Scaling Infrastructure as Code - Terraform Learnings

Scaling Infrastructure as Code - Terraform Learnings

At Shipsy we have created sustainable and scalable processes for using Terraform to manage complex cloud infrastructure

By Pankaj Dhariwal

At Shispy we empower global businesses to optimize, automate, track and simplify end-to-end logistics and supply chain operations using our smart logistics management platforms. To enable this, we are handling complex cloud infrastructure at a massive scale.

We soon realized that it would be challenging for the infrastructure team to create, configure and handle the cloud infrastructure manually. So, the logical conclusion was Infrastructure as Code. We started using Terraform as our tool for Infrastructure as Code implementation.

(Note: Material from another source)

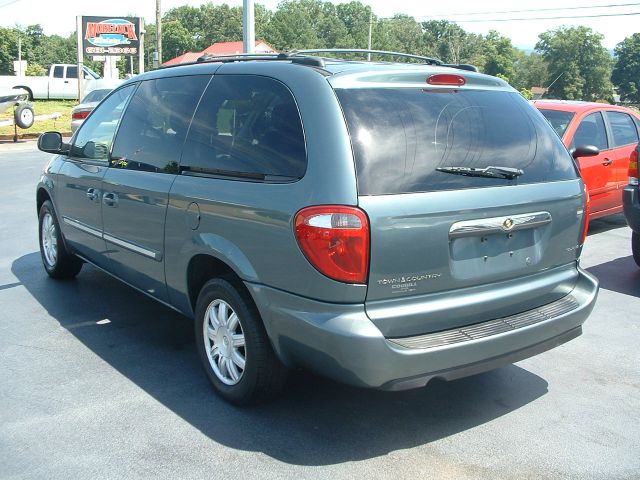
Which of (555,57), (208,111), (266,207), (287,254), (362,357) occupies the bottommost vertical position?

In this article, we will explain the processes that we created for easy usability and scalability. Innovation and first principles thinking were key factors that empowered us to address scalability issues.

1. State File Management

Terraform keeps a state file (with the name terraform.tfstate in the folder where you run terraform apply) in which it stores the current state for infrastructure resources being managed by it. Whenever we run terraform plan or terraform apply, it compares our code with the data in the state file and tries to sync them. Now, this introduced us to the following issues when terraform was used in the production.

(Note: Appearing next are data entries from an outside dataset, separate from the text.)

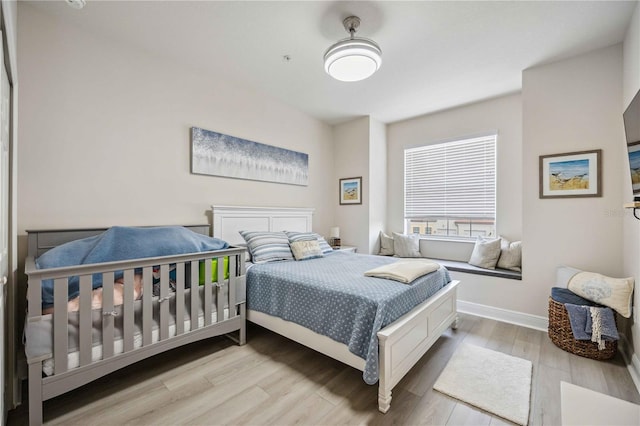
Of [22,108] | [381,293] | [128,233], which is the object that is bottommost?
[381,293]

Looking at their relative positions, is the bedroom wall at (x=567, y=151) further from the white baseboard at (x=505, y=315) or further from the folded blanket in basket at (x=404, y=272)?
the folded blanket in basket at (x=404, y=272)

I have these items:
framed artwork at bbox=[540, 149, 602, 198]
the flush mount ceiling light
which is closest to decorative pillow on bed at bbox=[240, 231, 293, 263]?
the flush mount ceiling light

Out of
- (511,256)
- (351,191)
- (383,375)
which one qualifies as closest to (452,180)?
(511,256)

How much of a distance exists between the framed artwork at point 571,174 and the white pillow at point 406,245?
164 cm

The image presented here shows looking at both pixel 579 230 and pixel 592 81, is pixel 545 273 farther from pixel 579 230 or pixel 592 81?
pixel 592 81

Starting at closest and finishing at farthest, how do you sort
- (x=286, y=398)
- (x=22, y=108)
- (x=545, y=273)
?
(x=286, y=398), (x=22, y=108), (x=545, y=273)

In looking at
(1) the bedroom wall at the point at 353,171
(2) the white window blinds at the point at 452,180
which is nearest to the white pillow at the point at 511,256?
(2) the white window blinds at the point at 452,180

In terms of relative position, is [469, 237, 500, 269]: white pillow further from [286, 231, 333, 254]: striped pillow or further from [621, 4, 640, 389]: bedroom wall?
[286, 231, 333, 254]: striped pillow

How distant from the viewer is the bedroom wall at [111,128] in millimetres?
2016

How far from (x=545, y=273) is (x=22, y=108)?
4.72 m

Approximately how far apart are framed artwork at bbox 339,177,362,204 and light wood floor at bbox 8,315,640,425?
2411 mm

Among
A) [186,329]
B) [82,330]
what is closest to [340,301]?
[186,329]

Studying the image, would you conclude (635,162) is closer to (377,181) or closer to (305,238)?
(305,238)

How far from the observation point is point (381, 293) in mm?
1788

  • Every member of the team needed the updated copy of the state file for creating the infrastructure

  • Resolve conflicts when multiple team members are trying to update the state file

  • Reverting back to the previous version in case of a big blunder was a mess

Soon we realized one important thing we need to do is keep the state file at a remote location where anyone working on the infrastructure can access it. This removed the need to keep different copies of the state file with each infrastructure developer. Additionally, we needed the locking facility so that simultaneous updates to the state files do not cause headaches for us.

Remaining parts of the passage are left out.